The Danube Delta by boat, leaving the bike behind.
-The weather was fine (apparently central Europe enjoyed an unseasonably warm and dry May) for all but one day of heavy rain in Vienna, when I was happily ensconced in the Sigmund Freud Museum - it probably would have been a Freudian Slippery Route that day anyway ... .
-The bike pump only came out twice for flat tyres (the second only an agonising 15kms from the Black Sea), but being handily wedged on the bike frame, it came out half a dozen times for high-speed jousts with particularly unfriendly Romanian dogs.
-And finally, the tent and sleeping bag only came out of the front pannier bags once, on a quiet grassy bank in Germany (perhaps to legitimise carrying their weight across Europe). They were no contest with European pensions, guesthouses, even an antique-furnished, old town apartment in the middle of Bratislava for 25 Euros, which was still partying after hosting a Finnish victory in the Ice Hockey World Cup.
At the end of it all, the history of the river, the cultures, the people, could all take a lifetime to comprehend – stopping at every site along the banks (and I had waited half a lifetime to ride through it). Perhaps the most consistent companion for the wanderings – aside from an evening beer while writing the day’s travel tales – was the red poppy. Often considered a symbol of wartime remembrance, it will remain an appropriate lifelong reminder for me of a beautiful, solitary springtime spent cycling the Danube … a month of blood, iron, Hungary and thirst.

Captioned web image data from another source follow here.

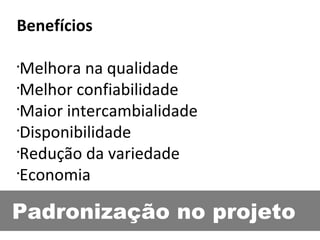 Padronização no projeto Benefícios Melhora na qualidade Melhor confiabilidade Maior intercambialidade Disponibilidade Redução da variedade Economia 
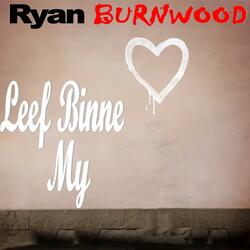 Leef Binne My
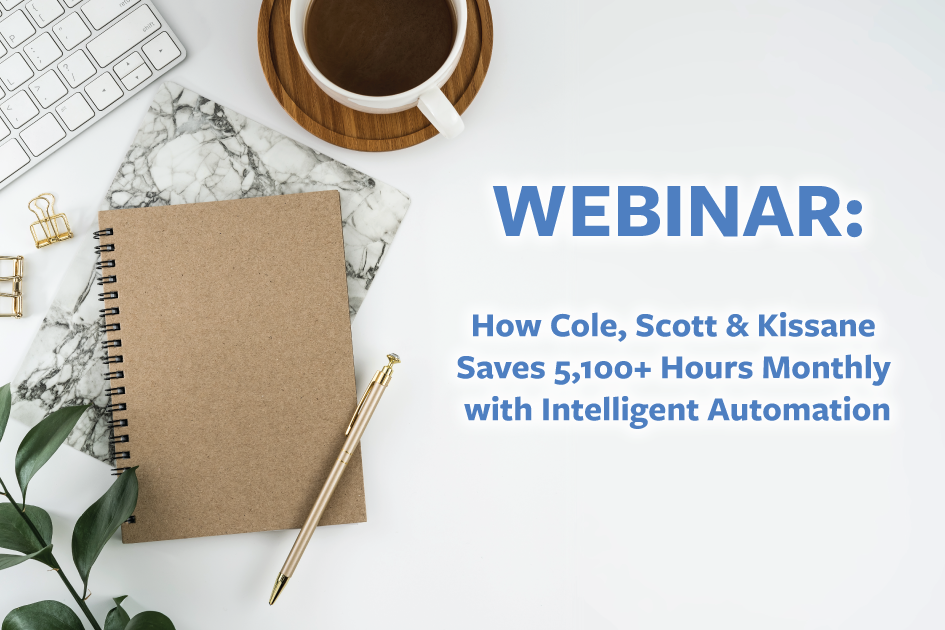 How Cole, Scott & Kissane Saves 5,100+ Hours Monthly with Intelligent Automation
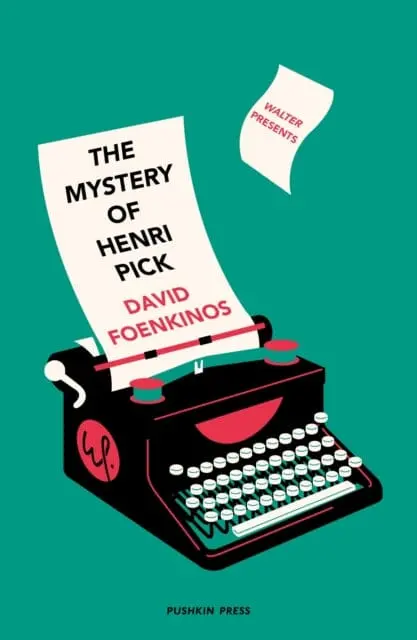 The Mystery Of Henri Pick By David Foenkinos 1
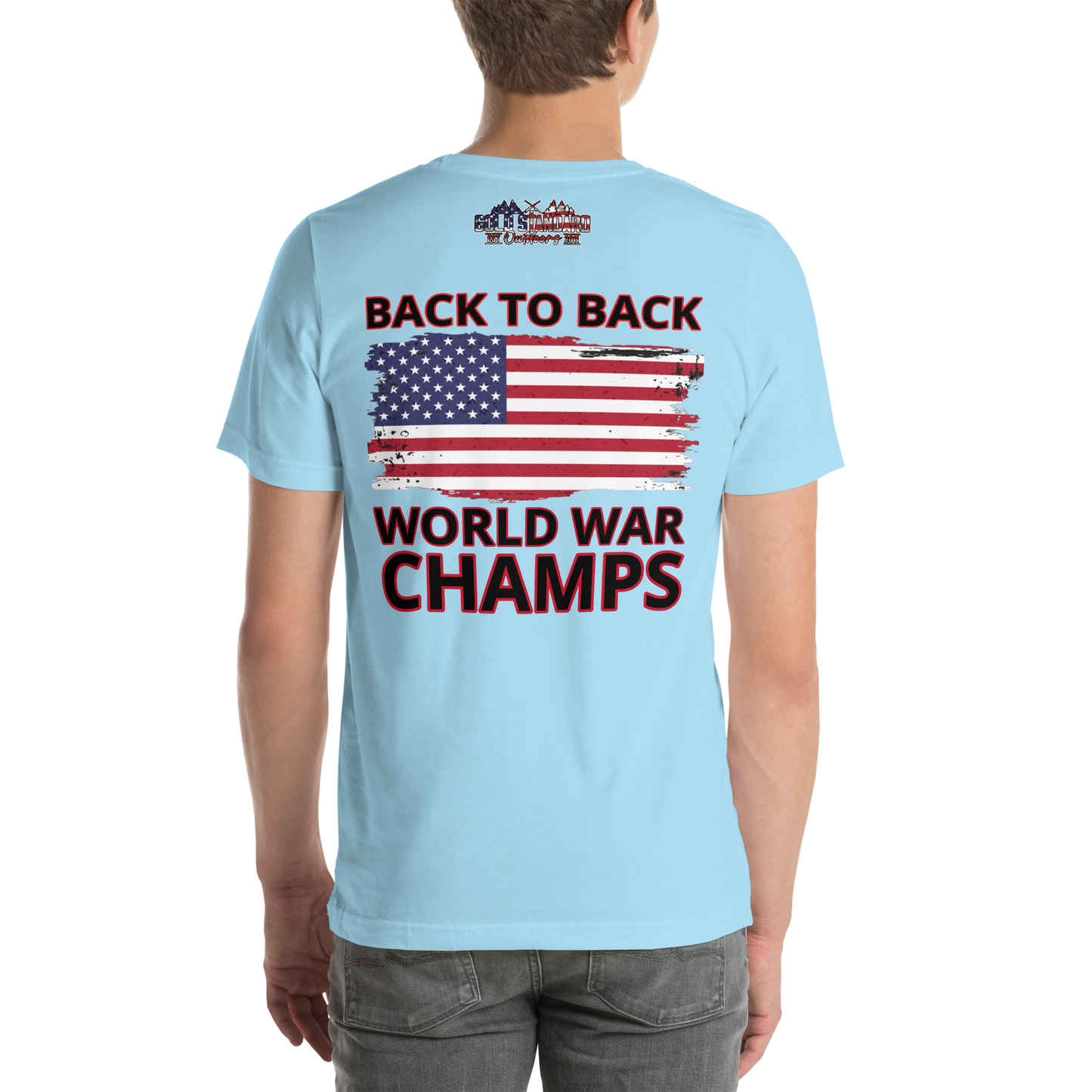 Back To Back World War Champs 2.0 Unisex T-Shirt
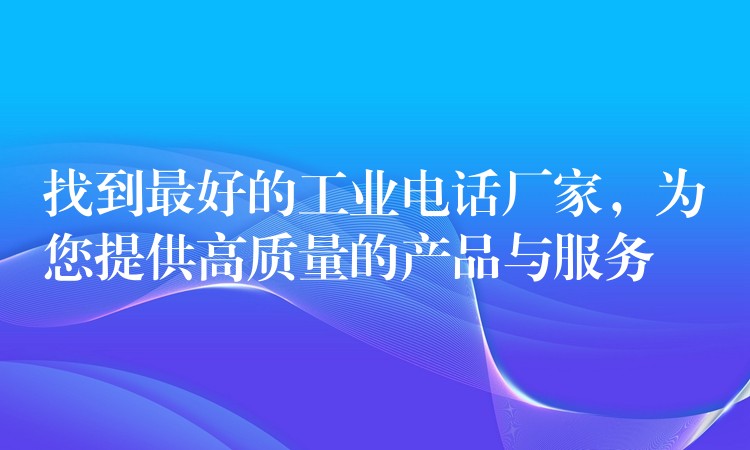 找到最好的工業(yè)電話廠家，為您提供高質(zhì)量的產(chǎn)品與服務(wù)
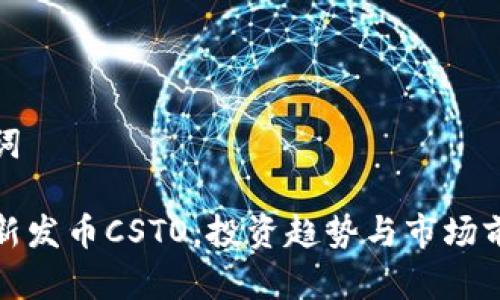 和关键词

虚拟币新发币CSTO，投资趋势与市场前景分析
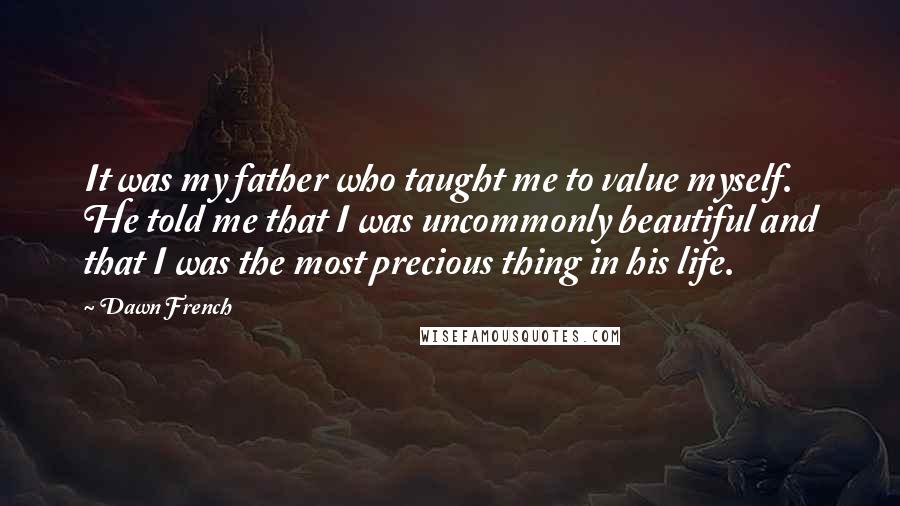 Dawn French Quotes: It was my father who taught me to value myself. He told me that I was uncommonly beautiful and that I was the most precious thing in his life.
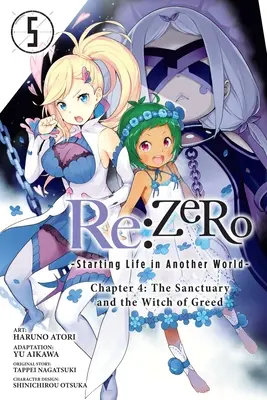 RE: Zero -Starting Life in Another World-, Capitolul 4: Sanctuarul și vrăjitoarea lăcomiei, Vol. 5 (Manga) - RE: Zero -Starting Life in Another World-, Chapter 4: The Sanctuary and the Witch of Greed, Vol. 5 (Manga)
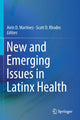 Book cover of: New and Emerging Issues in Latinx Health. By: Airín D. Martínez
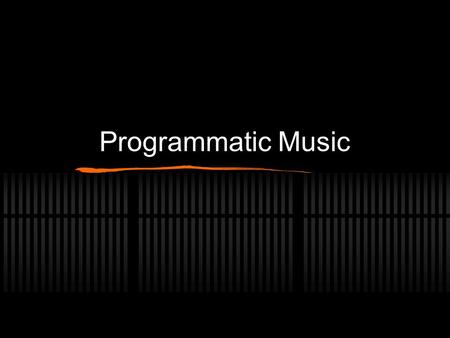 Programmatic Music. Piece of music that tells a story.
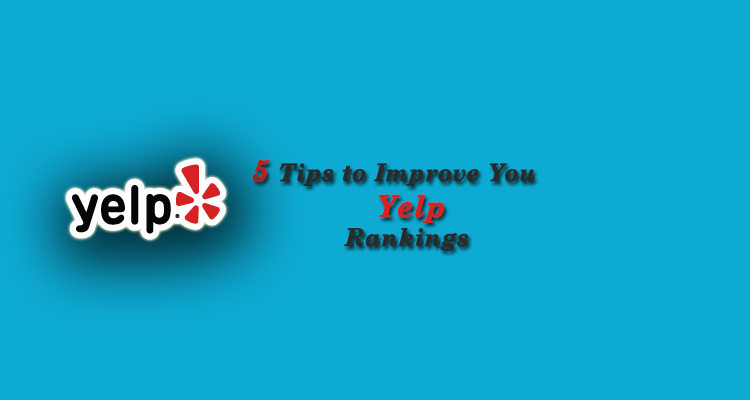 5 TIPS TO IMPROVE YOUR YELP RANKINGS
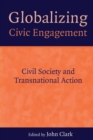 Image for Globalizing Civic Engagement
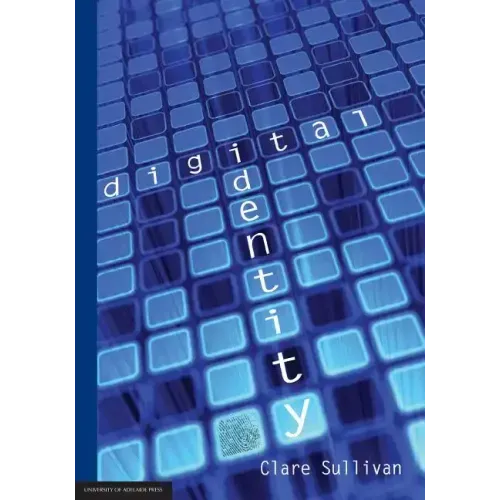 Digital Identity: An Emergent Legal Concept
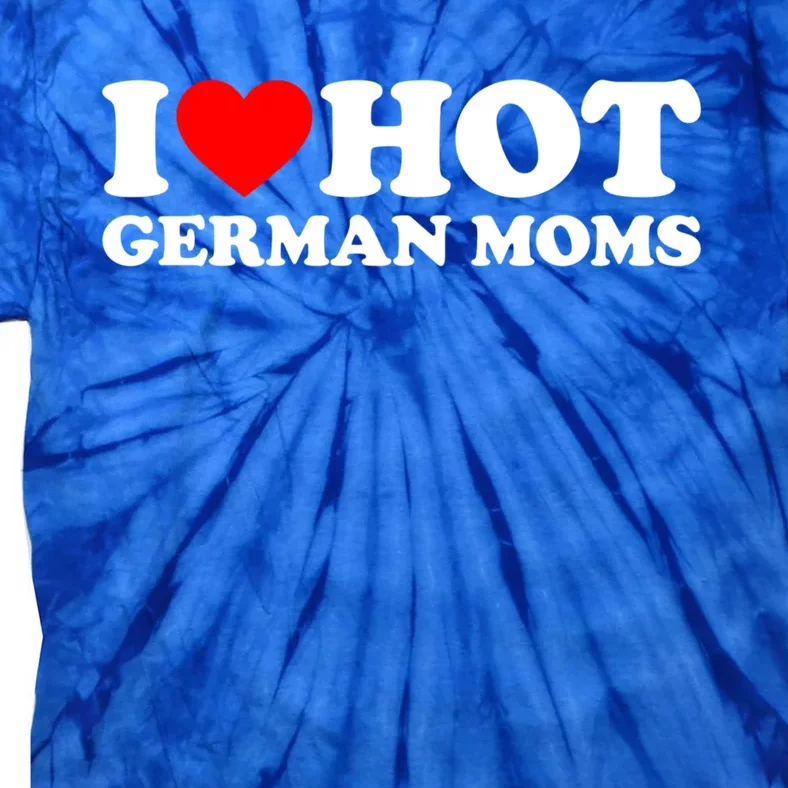 I Love Hot Ger Moms Gift Heart Hot Moms I Love Hot Moms Great Gift Tie-Dye T-Shirt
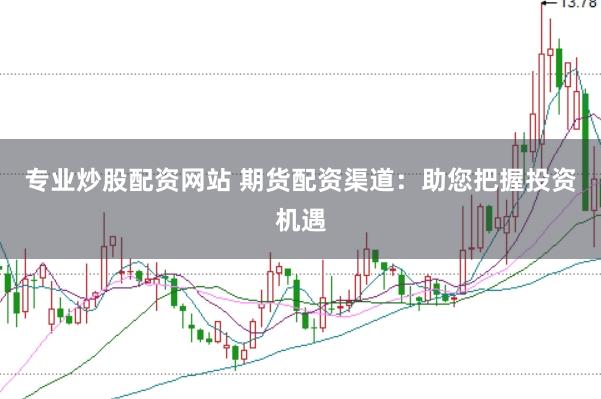 专业炒股配资网站 期货配资渠道：助您把握投资机遇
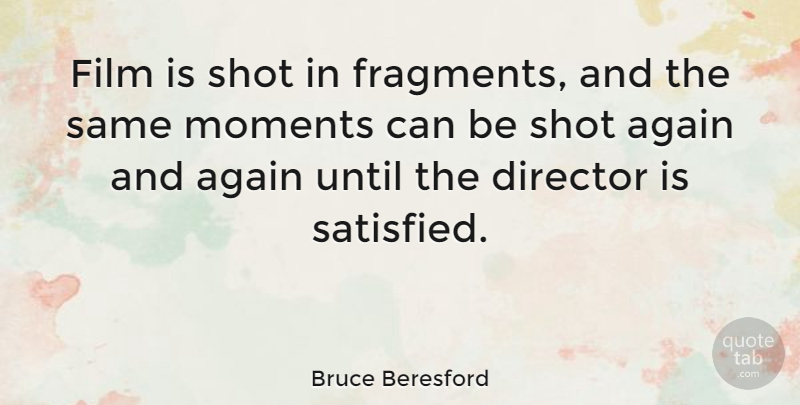 Bruce Beresford Quote About Directors, Film, Moments: Film Is Shot In Fragments...
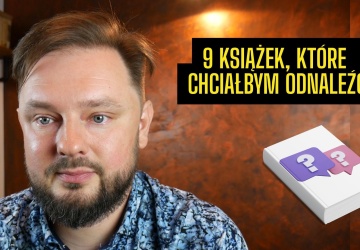 Grafzero: 9 książek, których poszukuję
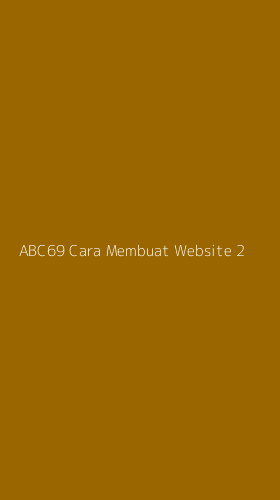 Tampilan Antarmuka Aplikasi Abc69 Cara Membuat Website - 2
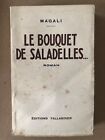 LE BOUQUET DE SALADELLES... - MAGALI-1941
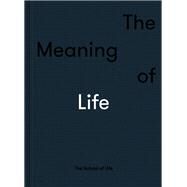 The Meaning of Life by School of Life, 9780995753549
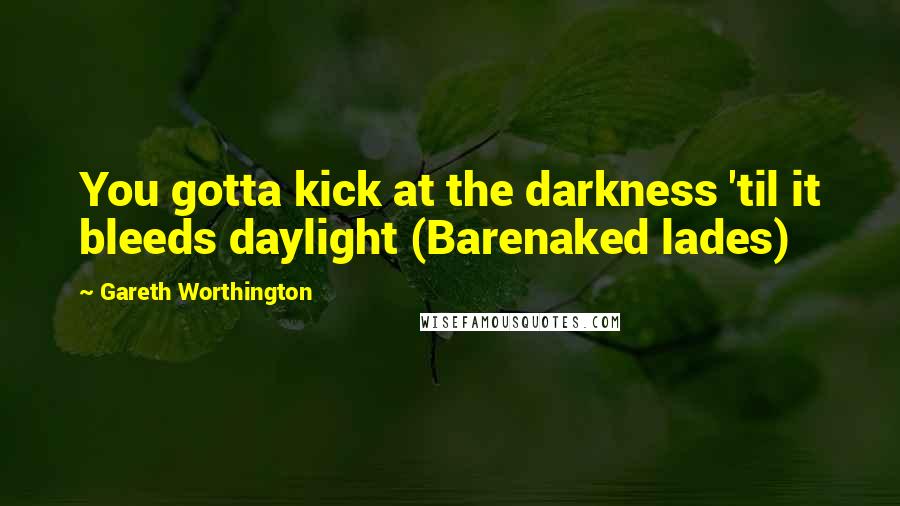 Gareth Worthington Quotes: You gotta kick at the darkness 'til it bleeds daylight (Barenaked lades)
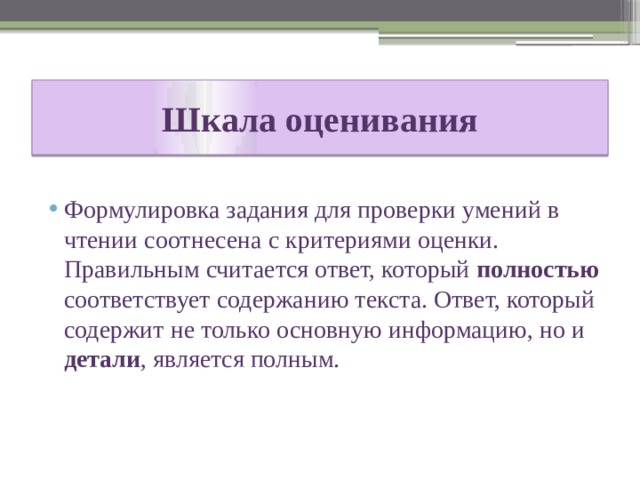 Шкала оценивания Формулировка задания для проверки умений в чтении соотнесена с критериями оценки. Правильным считается ответ, который полностью соответствует содержанию текста. Ответ, который содержит не только основную информацию, но и детали , является полным. 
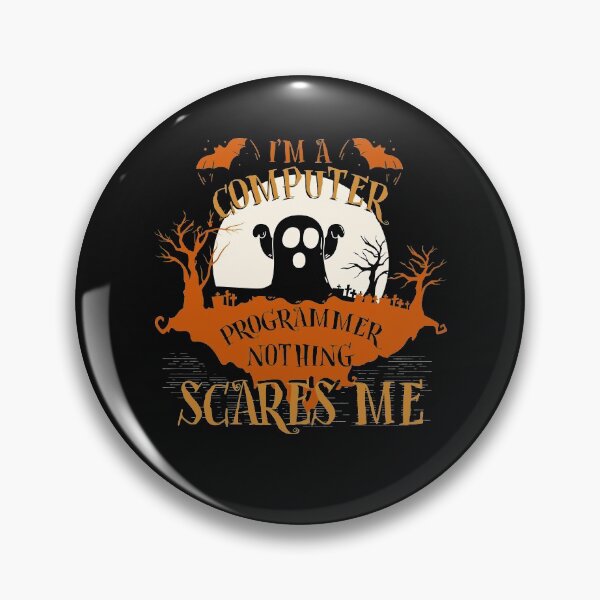 Item preview, I'm Computer Programmer Nothing Scares Me Halloween Funny designed and sold by lucydao123.
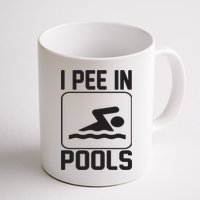 I Pee In Pools Funny I Pee In Pools Mug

The Black Sea Lighthouse at Sulina.
POSTSCRIPT:
More than any other travels that I've wandered on, this journey was enriched and perhaps pressured by the wonderful writing of others who'd followed this path before. Most notably Patrick Leigh Fermor (who died on 10 June 2011 within days of me finishing the ride), who walked the Danube in the 1930's and then wrote about it in the 1960's in A Time of Gifts and Between the Woods and the Water. More recently, A J McKinnon’s The Unlikely Voyage of Jack de Crow described his sailing trip down the river.
While these great tales had been ‘preparatory reading’ and stayed at home, the saddle bags were nonetheless weighed down with a number of other tomes (all of which saw far more use than the camping gear). Italian writer Claudio Magris wrote Danube - A Sentimental Journey From Source To Sea in the Cold War 1980's carrying with him an impossible wealth of European history, philosophy and literature. More recent and practical guidance came from Andrew Beattie’s The Danube, A Cultural History, while four books of maps produced by Bikeline (a German cycling organisation) provided the more practical directions.
Over the years, Wilf has written for the Cud on numerous occasions, ocean paddling in Hawaii, sailing Australia's Arnhem Land, kayaking in Alaska, mountaineering in Russia, trekking across South America, cycling from Canada to Mexico and, in 2009, kayaking Australia's Murray River.